What you have to do >> Reproduce the stretch of the data from its very beginning through the line that contains "the point at 237,281 →", leaving the pictures out of your answer.

The records >>

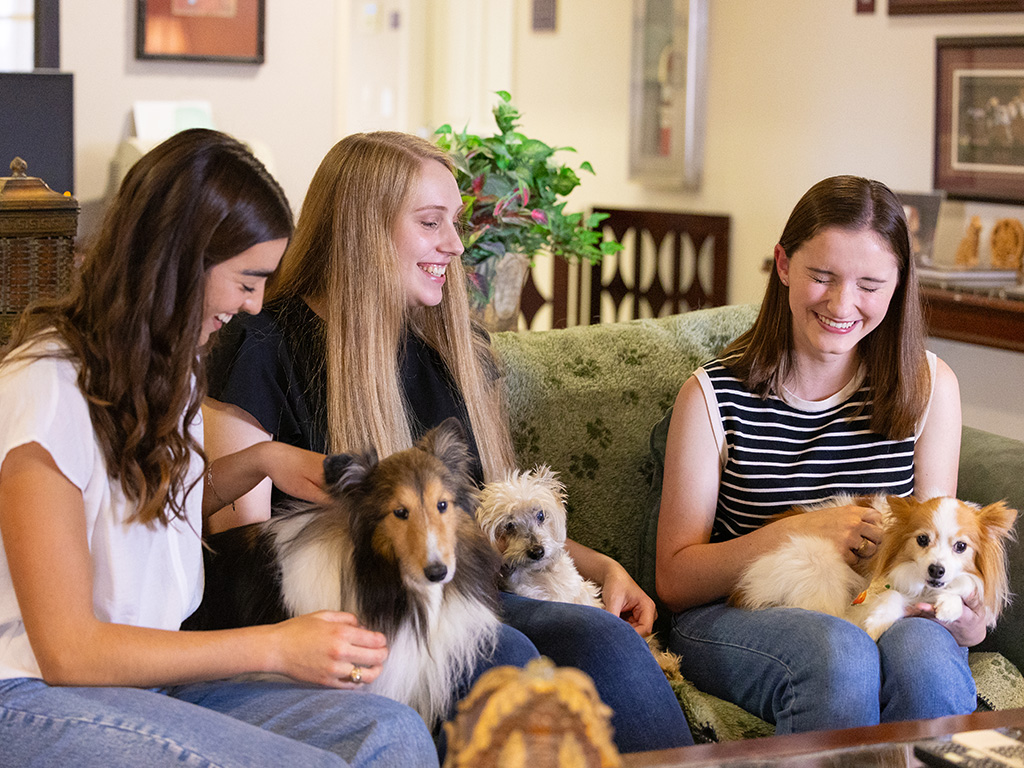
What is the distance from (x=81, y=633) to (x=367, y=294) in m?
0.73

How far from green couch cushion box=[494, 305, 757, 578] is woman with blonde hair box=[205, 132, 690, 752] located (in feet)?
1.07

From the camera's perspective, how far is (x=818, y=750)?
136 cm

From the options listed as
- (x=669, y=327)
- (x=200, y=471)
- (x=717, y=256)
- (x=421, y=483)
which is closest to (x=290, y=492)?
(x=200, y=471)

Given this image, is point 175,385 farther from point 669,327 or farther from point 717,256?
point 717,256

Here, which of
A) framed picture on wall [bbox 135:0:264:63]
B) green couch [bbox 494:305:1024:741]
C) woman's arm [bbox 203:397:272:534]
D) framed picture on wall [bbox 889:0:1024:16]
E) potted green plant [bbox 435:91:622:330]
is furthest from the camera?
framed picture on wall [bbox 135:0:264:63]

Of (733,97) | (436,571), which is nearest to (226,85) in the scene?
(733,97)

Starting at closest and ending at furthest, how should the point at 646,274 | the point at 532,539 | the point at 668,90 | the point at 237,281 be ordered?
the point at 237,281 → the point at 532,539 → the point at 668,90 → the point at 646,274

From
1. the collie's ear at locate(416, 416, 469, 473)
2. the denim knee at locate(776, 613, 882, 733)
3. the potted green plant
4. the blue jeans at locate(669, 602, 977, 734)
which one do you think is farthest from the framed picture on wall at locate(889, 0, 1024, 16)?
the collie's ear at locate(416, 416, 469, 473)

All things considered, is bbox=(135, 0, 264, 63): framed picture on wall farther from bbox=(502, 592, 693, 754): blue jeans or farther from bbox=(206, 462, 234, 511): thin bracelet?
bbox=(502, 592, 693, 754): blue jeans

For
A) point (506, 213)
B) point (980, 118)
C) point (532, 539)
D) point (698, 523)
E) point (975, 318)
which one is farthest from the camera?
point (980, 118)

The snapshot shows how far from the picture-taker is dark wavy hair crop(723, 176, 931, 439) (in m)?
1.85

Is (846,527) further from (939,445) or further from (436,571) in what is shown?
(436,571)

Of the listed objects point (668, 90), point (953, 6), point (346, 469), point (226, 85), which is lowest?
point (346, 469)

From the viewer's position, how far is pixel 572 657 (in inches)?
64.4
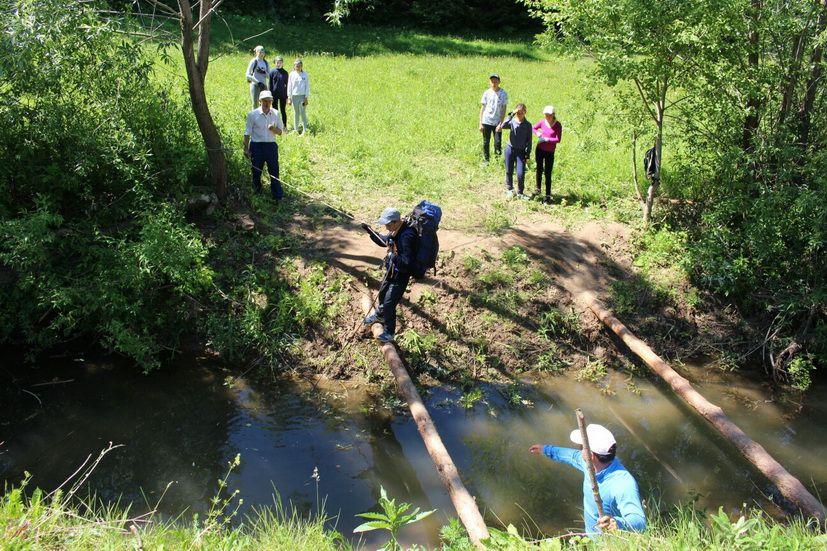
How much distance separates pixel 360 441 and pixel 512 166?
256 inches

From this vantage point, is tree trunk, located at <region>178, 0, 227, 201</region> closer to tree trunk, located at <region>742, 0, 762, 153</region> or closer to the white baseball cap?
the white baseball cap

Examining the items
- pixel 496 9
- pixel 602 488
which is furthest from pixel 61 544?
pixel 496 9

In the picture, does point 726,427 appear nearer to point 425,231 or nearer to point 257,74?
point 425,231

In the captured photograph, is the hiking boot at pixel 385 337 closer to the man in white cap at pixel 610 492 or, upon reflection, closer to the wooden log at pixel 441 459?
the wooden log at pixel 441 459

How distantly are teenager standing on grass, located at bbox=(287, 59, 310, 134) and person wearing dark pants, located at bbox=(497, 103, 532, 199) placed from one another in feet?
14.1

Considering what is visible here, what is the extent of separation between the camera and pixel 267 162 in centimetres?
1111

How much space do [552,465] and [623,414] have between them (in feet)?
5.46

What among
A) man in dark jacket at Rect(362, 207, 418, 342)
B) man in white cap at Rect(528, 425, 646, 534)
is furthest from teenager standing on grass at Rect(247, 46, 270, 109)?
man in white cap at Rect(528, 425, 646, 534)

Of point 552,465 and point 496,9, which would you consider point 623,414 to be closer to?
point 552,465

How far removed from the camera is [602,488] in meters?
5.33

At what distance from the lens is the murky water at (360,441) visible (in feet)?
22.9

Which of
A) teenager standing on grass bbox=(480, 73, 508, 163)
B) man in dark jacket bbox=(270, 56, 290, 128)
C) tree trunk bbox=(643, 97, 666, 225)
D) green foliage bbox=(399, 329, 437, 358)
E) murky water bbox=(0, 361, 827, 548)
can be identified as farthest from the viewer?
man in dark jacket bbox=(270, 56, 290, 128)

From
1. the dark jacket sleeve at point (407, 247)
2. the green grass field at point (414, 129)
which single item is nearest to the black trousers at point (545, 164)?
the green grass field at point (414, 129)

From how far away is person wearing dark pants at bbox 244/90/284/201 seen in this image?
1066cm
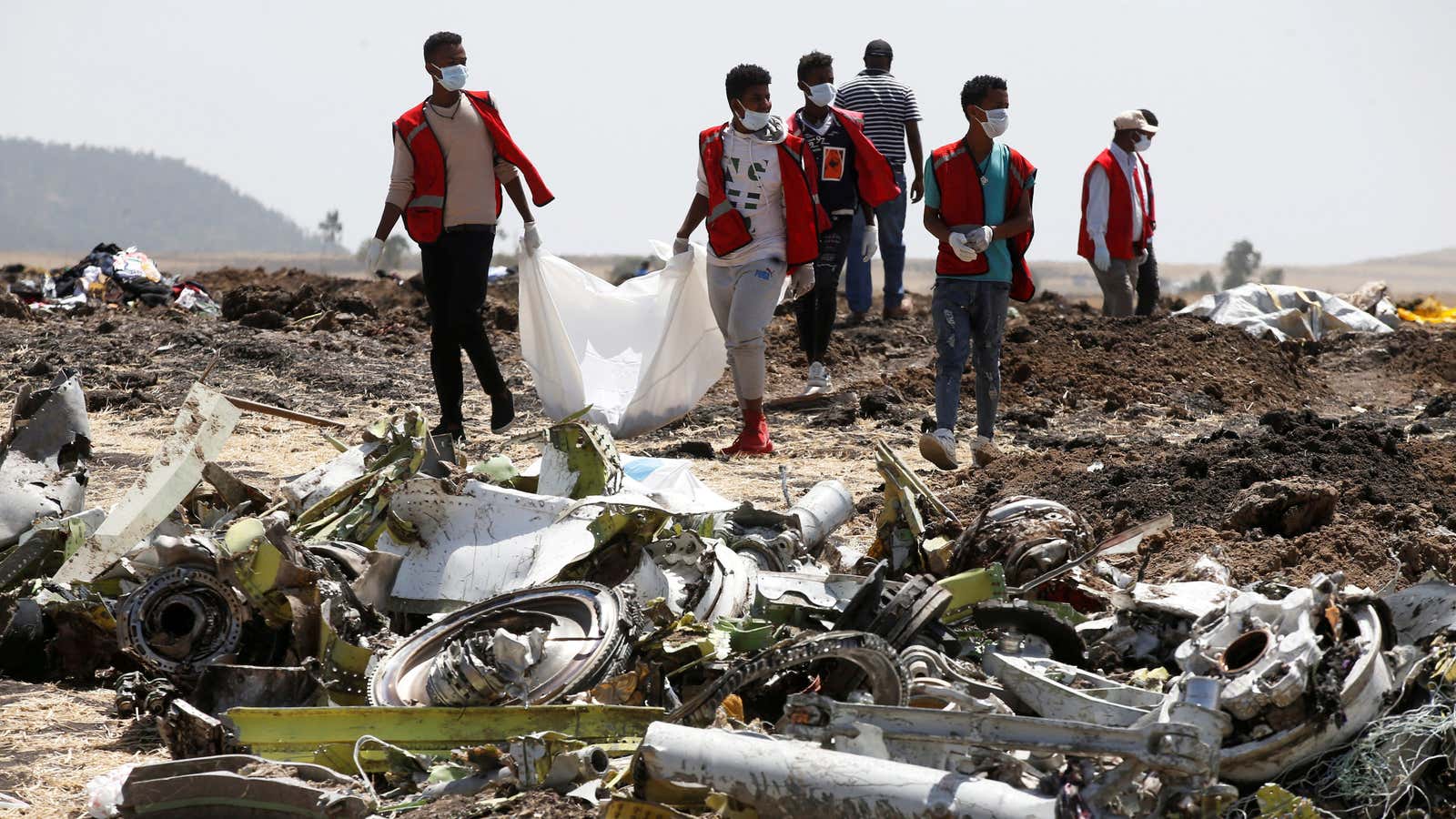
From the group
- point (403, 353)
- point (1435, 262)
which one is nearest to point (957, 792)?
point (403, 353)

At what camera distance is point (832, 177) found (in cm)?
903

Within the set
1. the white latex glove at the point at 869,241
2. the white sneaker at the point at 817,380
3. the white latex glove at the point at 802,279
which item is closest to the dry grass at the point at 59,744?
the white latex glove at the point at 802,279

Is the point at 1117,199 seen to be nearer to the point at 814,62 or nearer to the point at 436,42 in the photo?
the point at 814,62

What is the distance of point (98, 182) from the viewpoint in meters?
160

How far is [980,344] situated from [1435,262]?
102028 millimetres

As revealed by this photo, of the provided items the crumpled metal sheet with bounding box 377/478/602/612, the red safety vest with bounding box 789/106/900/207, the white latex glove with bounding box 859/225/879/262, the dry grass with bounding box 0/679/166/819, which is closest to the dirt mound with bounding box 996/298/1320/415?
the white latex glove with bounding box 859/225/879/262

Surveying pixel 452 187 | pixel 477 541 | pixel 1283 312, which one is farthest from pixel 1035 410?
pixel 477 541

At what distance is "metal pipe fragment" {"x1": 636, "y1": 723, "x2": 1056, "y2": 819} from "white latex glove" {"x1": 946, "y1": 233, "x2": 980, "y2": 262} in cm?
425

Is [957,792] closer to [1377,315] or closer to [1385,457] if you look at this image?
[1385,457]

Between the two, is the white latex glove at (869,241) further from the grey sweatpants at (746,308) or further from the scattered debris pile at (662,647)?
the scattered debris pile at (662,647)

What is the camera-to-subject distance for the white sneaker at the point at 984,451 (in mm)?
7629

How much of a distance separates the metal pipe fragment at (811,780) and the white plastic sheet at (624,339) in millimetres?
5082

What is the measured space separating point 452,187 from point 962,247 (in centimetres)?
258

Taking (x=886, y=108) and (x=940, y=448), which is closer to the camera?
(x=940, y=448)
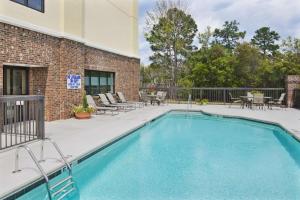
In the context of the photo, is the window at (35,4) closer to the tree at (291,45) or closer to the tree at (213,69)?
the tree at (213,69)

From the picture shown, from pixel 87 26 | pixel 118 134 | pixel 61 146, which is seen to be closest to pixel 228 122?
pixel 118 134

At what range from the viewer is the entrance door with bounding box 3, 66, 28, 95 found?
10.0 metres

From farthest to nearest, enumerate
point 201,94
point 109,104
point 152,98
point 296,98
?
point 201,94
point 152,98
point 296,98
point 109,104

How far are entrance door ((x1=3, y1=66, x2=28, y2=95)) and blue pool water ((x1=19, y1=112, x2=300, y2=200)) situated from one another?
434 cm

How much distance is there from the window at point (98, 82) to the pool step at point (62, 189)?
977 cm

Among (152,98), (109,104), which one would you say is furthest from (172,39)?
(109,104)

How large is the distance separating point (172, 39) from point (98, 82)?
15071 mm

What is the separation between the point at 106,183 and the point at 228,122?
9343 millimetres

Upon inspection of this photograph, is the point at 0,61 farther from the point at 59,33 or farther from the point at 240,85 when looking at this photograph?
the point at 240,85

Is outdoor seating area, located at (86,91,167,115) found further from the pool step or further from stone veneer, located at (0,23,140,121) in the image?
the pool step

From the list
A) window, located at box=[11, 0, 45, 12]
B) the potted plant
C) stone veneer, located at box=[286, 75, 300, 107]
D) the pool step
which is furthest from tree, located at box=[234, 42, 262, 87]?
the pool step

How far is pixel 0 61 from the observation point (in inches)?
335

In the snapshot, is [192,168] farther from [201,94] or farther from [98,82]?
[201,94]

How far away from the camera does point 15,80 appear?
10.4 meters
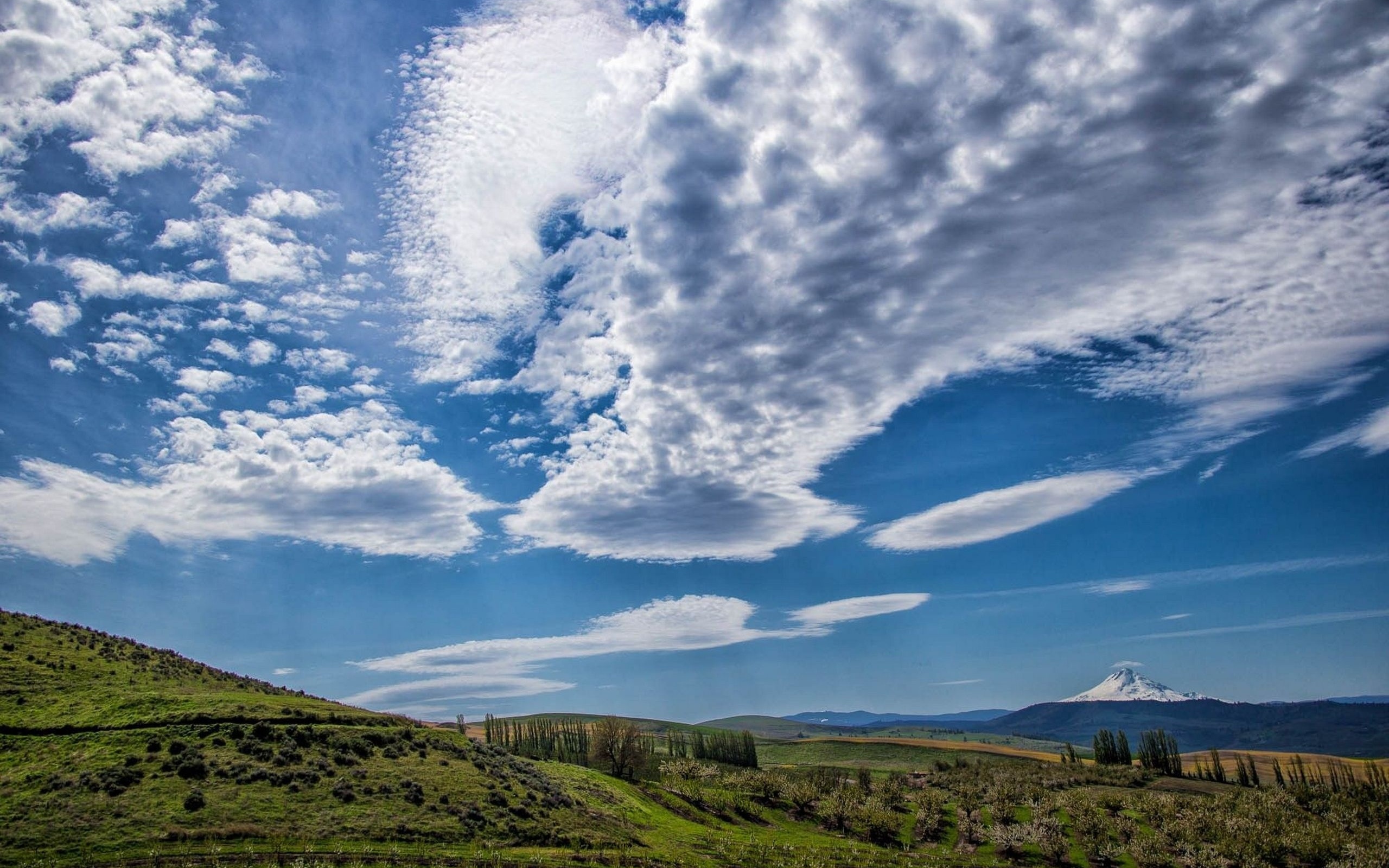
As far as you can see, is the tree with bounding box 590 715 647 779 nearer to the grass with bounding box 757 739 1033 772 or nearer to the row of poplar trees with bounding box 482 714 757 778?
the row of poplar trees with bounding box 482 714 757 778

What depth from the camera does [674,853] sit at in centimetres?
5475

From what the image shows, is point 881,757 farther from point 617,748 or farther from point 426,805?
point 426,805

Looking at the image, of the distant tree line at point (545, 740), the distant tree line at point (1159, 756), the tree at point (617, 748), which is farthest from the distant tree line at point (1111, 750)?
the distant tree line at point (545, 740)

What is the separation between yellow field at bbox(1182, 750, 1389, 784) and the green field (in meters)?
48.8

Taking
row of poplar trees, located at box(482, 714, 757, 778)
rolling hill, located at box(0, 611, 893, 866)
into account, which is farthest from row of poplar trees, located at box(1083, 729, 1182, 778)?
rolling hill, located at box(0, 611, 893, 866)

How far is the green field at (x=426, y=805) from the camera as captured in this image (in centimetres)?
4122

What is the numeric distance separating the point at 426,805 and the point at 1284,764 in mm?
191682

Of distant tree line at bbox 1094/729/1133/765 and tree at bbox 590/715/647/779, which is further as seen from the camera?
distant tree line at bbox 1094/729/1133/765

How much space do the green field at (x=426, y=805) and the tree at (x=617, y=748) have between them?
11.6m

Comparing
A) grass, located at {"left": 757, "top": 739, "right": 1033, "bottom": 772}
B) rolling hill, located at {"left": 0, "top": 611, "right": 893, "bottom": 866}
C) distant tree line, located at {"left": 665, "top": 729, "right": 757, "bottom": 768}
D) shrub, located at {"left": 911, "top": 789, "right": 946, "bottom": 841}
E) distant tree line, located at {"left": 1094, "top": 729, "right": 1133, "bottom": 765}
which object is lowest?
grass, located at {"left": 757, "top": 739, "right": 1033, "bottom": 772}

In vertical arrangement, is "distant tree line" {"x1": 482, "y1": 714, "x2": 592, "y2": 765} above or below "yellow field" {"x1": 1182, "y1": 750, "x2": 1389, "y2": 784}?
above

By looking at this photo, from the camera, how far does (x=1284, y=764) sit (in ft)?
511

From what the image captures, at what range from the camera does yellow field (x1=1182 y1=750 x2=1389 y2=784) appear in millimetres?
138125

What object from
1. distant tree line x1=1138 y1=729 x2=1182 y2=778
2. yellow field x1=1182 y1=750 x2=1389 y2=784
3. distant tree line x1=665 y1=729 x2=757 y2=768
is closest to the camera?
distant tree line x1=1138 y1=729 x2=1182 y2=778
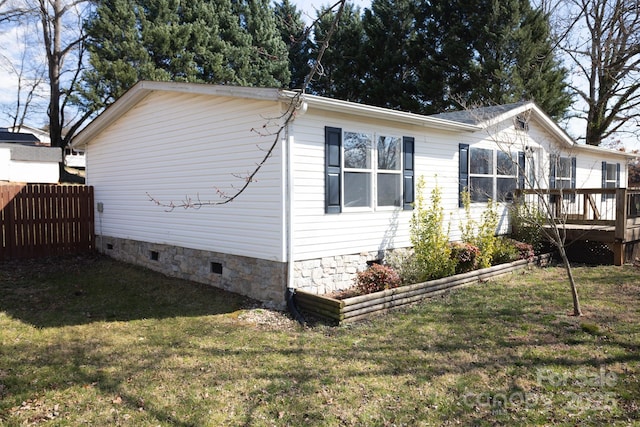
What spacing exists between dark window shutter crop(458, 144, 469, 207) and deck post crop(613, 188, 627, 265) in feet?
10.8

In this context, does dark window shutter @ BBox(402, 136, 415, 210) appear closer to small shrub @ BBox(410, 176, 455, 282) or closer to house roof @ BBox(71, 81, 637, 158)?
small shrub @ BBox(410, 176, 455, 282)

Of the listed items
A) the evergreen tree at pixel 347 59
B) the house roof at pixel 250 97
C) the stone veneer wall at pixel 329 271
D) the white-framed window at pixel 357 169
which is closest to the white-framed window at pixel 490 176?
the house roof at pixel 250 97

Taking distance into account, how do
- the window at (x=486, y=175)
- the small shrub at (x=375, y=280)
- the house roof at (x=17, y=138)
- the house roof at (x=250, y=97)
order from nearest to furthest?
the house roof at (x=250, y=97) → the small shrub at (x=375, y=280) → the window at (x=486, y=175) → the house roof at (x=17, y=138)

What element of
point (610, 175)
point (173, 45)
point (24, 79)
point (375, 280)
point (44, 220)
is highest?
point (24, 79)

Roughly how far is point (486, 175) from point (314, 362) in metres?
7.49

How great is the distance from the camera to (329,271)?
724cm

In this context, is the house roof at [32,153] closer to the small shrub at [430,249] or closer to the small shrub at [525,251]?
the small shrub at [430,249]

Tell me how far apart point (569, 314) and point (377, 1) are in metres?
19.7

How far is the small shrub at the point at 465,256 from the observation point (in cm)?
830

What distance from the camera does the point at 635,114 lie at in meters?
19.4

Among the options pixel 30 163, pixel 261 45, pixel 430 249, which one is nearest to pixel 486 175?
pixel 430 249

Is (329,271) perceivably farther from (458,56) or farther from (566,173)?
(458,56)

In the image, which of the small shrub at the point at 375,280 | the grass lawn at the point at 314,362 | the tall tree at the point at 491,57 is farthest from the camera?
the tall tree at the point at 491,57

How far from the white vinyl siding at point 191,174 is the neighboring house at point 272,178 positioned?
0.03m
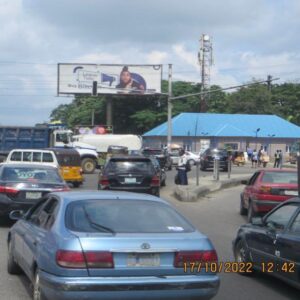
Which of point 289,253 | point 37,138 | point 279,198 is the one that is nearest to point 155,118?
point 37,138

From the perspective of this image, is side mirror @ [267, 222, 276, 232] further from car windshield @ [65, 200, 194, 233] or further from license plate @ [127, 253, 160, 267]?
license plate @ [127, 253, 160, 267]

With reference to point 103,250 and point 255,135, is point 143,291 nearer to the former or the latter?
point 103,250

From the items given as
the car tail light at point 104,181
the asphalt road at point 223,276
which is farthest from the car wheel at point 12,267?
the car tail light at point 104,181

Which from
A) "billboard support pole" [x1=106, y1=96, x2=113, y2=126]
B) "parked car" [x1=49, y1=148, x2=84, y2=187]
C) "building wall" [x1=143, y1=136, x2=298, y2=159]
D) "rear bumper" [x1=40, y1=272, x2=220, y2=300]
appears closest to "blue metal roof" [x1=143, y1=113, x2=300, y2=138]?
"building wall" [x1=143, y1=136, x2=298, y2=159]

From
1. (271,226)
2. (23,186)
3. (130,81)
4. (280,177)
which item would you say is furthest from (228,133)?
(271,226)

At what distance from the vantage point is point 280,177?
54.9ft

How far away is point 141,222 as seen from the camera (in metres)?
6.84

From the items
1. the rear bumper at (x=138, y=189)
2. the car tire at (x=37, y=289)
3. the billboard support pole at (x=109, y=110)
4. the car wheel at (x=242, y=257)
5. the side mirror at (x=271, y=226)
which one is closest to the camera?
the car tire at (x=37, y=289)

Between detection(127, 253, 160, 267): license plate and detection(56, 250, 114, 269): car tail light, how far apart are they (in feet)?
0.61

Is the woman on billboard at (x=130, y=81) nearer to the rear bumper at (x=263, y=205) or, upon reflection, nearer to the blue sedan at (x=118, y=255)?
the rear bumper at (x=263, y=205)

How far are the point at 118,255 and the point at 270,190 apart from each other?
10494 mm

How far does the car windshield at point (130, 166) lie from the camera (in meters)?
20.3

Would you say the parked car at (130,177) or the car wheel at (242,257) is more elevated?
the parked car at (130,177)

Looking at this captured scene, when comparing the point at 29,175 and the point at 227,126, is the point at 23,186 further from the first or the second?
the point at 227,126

Result >>
What is the distance from (x=81, y=633) to (x=367, y=294) in m?
0.73

How far from green couch cushion box=[494, 305, 757, 578] is woman with blonde hair box=[205, 132, 690, 752] located (in feet)?
1.07

From the camera's perspective, how far is (x=818, y=750)?
136 cm

From the options listed as
- (x=669, y=327)
- (x=200, y=471)
- (x=717, y=256)
- (x=421, y=483)
which is closest to (x=290, y=492)?
(x=200, y=471)

Given this image, is point 175,385 farther from point 669,327 or farther from point 717,256?
point 717,256

Here, which of
A) framed picture on wall [bbox 135:0:264:63]
B) green couch [bbox 494:305:1024:741]
C) woman's arm [bbox 203:397:272:534]
D) framed picture on wall [bbox 889:0:1024:16]
E) potted green plant [bbox 435:91:622:330]
is furthest from the camera?
framed picture on wall [bbox 135:0:264:63]

Of (733,97) | (436,571), which is nearest to (226,85) in the scene?
(733,97)

Starting at closest and ending at furthest, how should the point at 646,274 | the point at 532,539 | the point at 668,90 | the point at 237,281 be ordered?
the point at 237,281 → the point at 532,539 → the point at 668,90 → the point at 646,274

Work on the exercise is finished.